Si contendientes como Francia y Alemania pudieron reconciliarse y forjar la unión europea, sin permitir que odios y resentimientos les impidieran concretar sus propósitos; si el general Mac Arthur y el Emperador Hiroito, a pesar de la huella dejada por la violencia extrema de la guerra del Pacífico, especialmente por el horror de Hiroshima y Nagasaki, pudieron trabajar en forma mancomunada para lograr la resurrección de Japón ¿cómo es posible que los argentinos, una y otra vez, hayamos extraviado el camino que conduce al reencuentro fraterno entre todos, sin discriminación alguna; al perdón recíproco por todas las extralimitaciones cometidas en el curso de nuestra guerra interior, a la reconciliación y a la paz?; ¿por qué no supimos emular a los españoles que, después de un enfrentamiento civil terrible, entre 1936 y 1939, con un número de bajas que asciende a centenares de miles de muertos heridos y mutilados, hallaron un punto de encuentro en el que cerraron la revisión del pasado, proclamando que esa decisión era y es el principio y fundamento del actual régimen político?

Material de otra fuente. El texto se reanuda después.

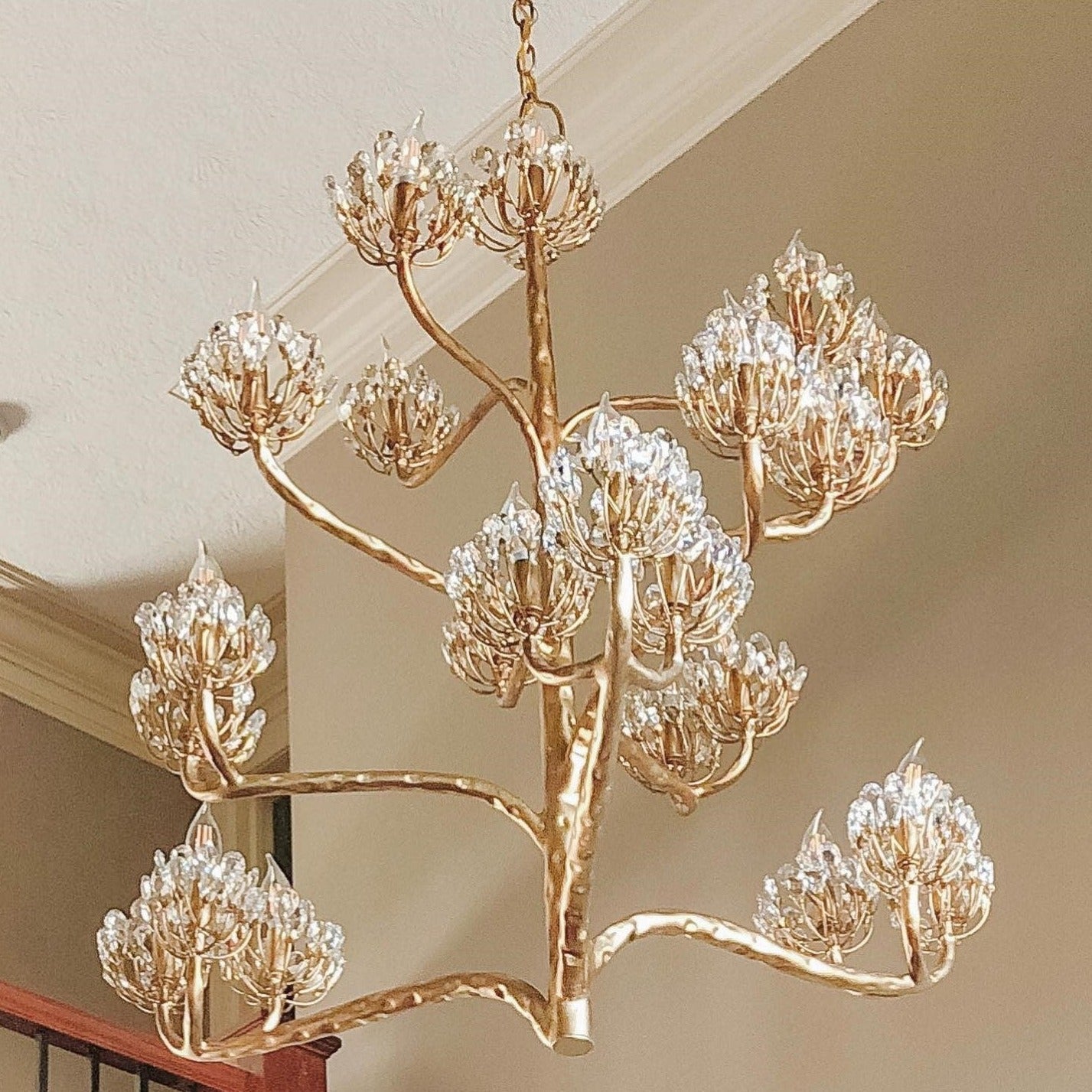 Luxury Branch Flower Chandelier in Gold for Living Room Staircase and Bedroom Lighting - Yovalighting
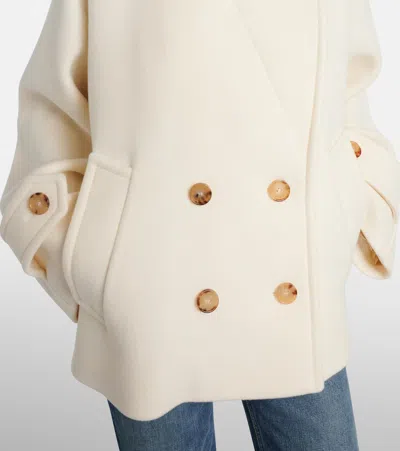 Chloé Oversized Wool Blend Peacoat Chin Strap Collar In White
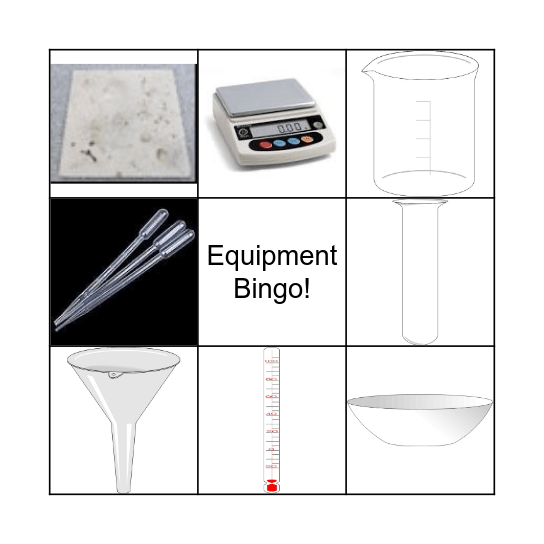 Equipment Bingo Card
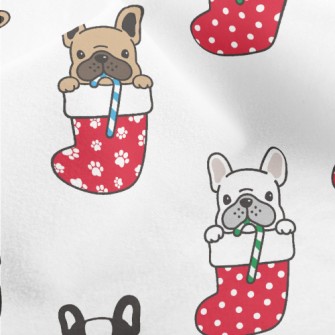 Christmas Stocking Bulldog Micro Fleece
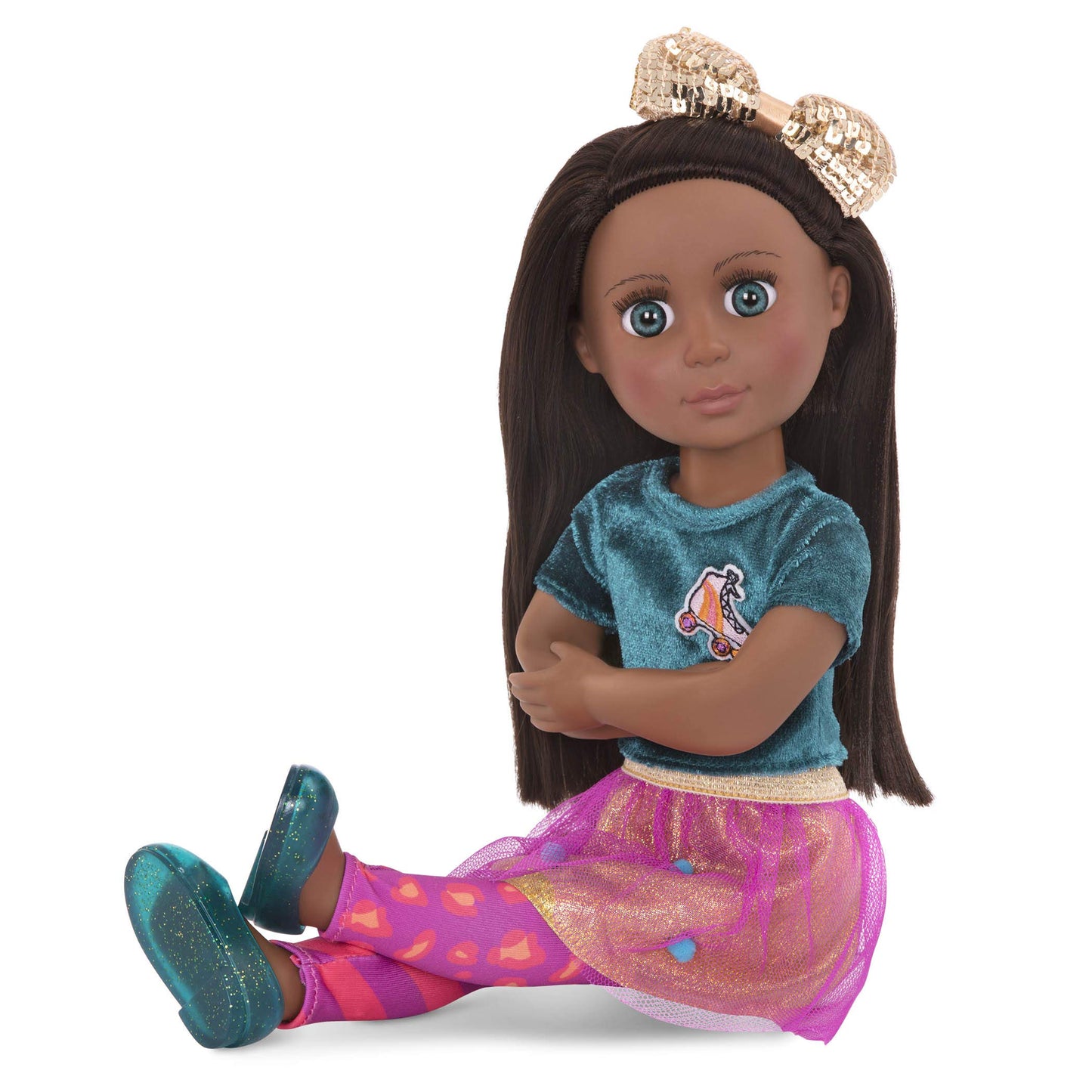 Glitter Girls Odessa 14-inch Poseable Fashion Doll - Brown Plastic, Model GG51068Z, for Girls Age 3 & Up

En la República Argentina, es hora de poner fin a la discordia. Debemos reemplazarla por la concordia, la unión de corazones. Se ha dicho, con acierto, que “un pueblo con el corazón partido, no es una nación”. Tampoco puede “afianzar la unión nacional” ni “consolidar la paz interior”, claros objetivos del Preámbulo.

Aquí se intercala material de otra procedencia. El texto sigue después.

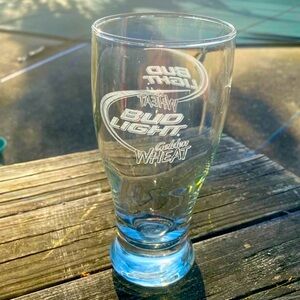 Bud Light Golden Wheat Themed Beer Drinking Glass 6.5" Tall !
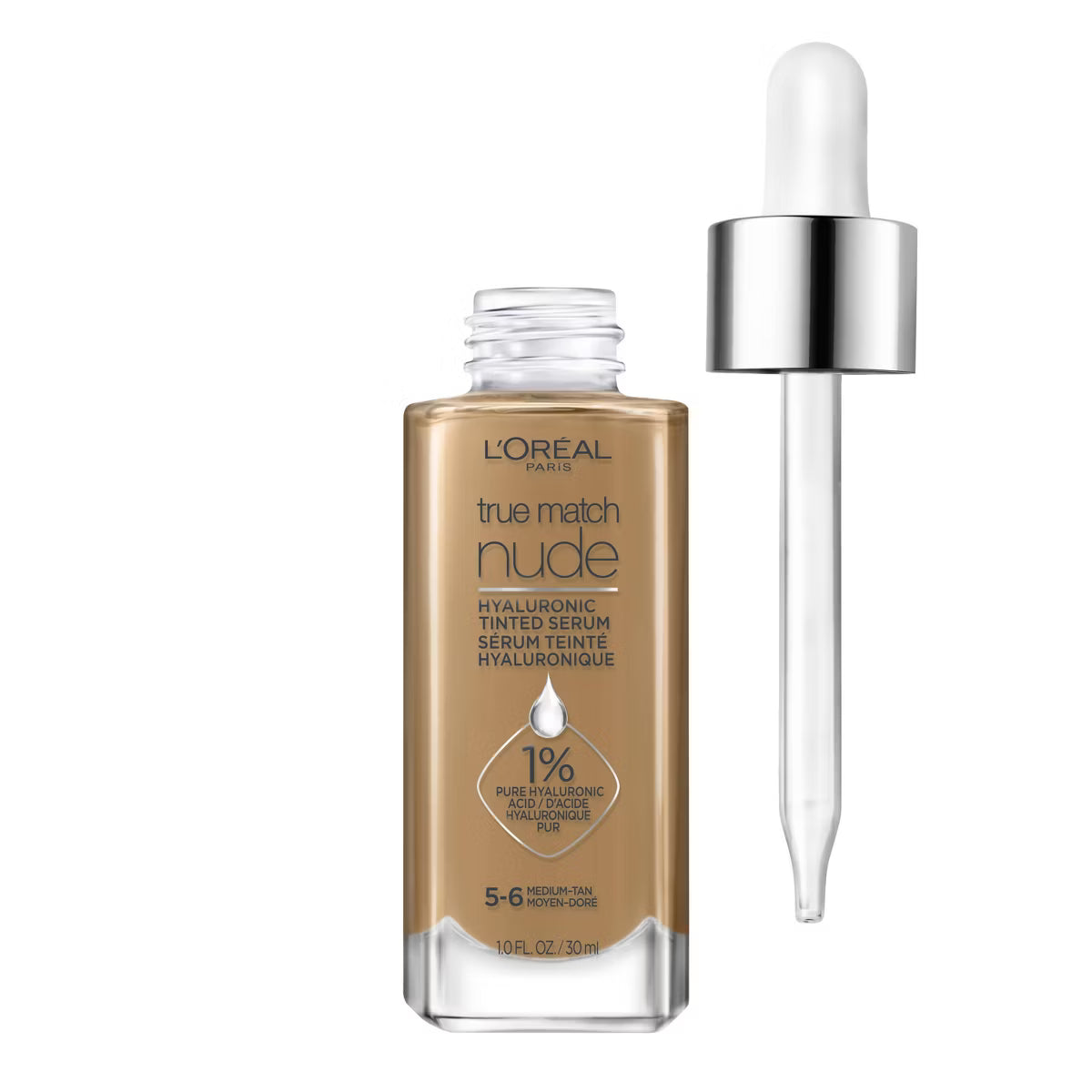 L'ORÉAL PARIS True Match Hyaluronic Tinted Serum Makeup Skincare Hybrid, 5-6 Medium-Tan, 1 fl oz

Hay que dar paso a una Justicia sin asimetrías que la desnaturalizan y, con base en ella, alcanzar la misericordia que, como dije al principio, es la “plenitud de la justicia”. Debemos encaminarnos de forma irreversible, hacia la pacífica convivencia, el perdón y la reconciliación. El Papa Francisco inaugura el mes próximo el año de la misericordia. Es este un marco auspicioso para tirar por la borda los odios y revanchas que ensucian nuestra pacífica convivencia.
Los instrumentos jurídicos que nos permitirán iniciar esa marcha son la Constitución Nacional, la Convención Americana de Derechos Humanos, el Pacto de Derechos Civiles y Políticos, y las normas penales y procesales rectamente interpretadas y correctamente aplicadas. No es lo que viene ocurriendo desde hace doce años. Por ello, revertir esta desviación constituye la gran asignatura pendiente.
La actual situación es consecuencia del abandono que se hizo, en el curso de los últimos doce años, de la jurisprudencia que, de modo general, sin discriminaciones ni irritantes asimetrías, fijó anteriormente la Corte Suprema, con acuerdo de la Procuración General de la Nación, cuando examinó las normas que extinguieron las acciones penales promovidas contra integrantes de las organizaciones subversivas y miembros de las fuerzas armadas, de seguridad, policiales y civiles, declarando su constitucionalidad porque consideraron inadmisible vulnerar el principio de legalidad y las demás garantías del debido proceso.
Las históricas e irrefutables disidencias del Ministro Carlos S. Fayt con el antes señalado desvío jurisdiccional, alumbran el camino que tendríamos que recorrer para volver a un cauce jurisprudencial que nunca debimos abandonar.